Just one in four thought President Barack Obama was the winner.

It was the best performance of any presidential candidate since 1984.

“Let’s be real,” former Clinton administration adviser James Carville said. “They have run a very good campaign thus far. I don’t think that President Obama did what this campaign wanted him to do. I think he was off his game tonight. But let’s don’t go overboard here. It will be like a big sort of pushback. …

"My point is this — President Obama came in, he wanted to have a conversation. It takes two people to have a conversation. Mitt Romney came in with a chainsaw. He’s trying to talk to a chainsaw.”

According to a CNN/ORC International survey conducted right after the debate, 67 percent of debate watchers questioned said that the Republican nominee won the faceoff, with one in four saying that President Obama was victorious.
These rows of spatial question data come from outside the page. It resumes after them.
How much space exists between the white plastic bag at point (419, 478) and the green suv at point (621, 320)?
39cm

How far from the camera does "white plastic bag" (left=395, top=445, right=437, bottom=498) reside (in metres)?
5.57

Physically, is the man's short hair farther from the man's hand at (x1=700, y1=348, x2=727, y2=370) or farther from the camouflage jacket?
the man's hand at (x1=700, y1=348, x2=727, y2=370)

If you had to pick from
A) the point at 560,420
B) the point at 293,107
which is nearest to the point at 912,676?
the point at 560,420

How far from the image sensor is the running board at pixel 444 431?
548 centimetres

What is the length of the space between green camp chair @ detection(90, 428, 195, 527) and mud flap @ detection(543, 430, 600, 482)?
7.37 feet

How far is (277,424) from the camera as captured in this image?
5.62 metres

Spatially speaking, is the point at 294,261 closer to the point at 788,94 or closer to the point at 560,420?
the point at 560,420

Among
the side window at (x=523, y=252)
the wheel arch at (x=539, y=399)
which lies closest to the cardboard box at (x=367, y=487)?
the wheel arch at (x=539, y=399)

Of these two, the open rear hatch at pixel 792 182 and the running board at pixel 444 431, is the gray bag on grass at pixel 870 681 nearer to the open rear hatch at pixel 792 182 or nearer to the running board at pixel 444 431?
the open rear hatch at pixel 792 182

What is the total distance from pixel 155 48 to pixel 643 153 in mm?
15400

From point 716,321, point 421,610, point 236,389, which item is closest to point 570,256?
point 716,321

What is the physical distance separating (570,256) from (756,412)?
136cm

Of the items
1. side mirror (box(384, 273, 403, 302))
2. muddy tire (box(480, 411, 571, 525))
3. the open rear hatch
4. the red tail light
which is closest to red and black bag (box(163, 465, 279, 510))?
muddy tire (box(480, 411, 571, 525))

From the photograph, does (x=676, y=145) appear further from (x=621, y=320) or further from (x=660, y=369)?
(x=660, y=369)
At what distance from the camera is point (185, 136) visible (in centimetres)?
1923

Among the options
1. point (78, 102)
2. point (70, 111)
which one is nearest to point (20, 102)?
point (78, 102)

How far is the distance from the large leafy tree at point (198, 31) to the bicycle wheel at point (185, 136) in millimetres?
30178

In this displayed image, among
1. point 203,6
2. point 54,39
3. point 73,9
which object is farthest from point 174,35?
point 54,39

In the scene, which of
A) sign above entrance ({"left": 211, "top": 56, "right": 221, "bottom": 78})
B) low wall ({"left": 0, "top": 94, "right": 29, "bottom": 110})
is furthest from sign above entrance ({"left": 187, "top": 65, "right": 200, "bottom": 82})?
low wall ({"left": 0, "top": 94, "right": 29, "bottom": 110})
"No presidential candidate has topped 60 percent in that question since it was first asked in 1984," says CNN Polling Director Keating Holland.

But nearly half of debate watchers said the showdown didn't make them more likely to vote for either candidate. Thirty-five percent said the debate made them more likely to vote for Romney while only 18 percent said the faceoff made them more likely to vote to re-elect the president.

More than six in ten said that president did worse than expected. That was compared to the 82 percent who said that Romney performed better than expected. Only one in ten felt that the former Massachusetts governor performed worse than expected.

"This poll does not and cannot reflect the views of all Americans. It only represents the views of people who watched the debate and by definition cannot be an indication of how the entire American public will react to Wednesday's debate in the coming days," Holland told CNN.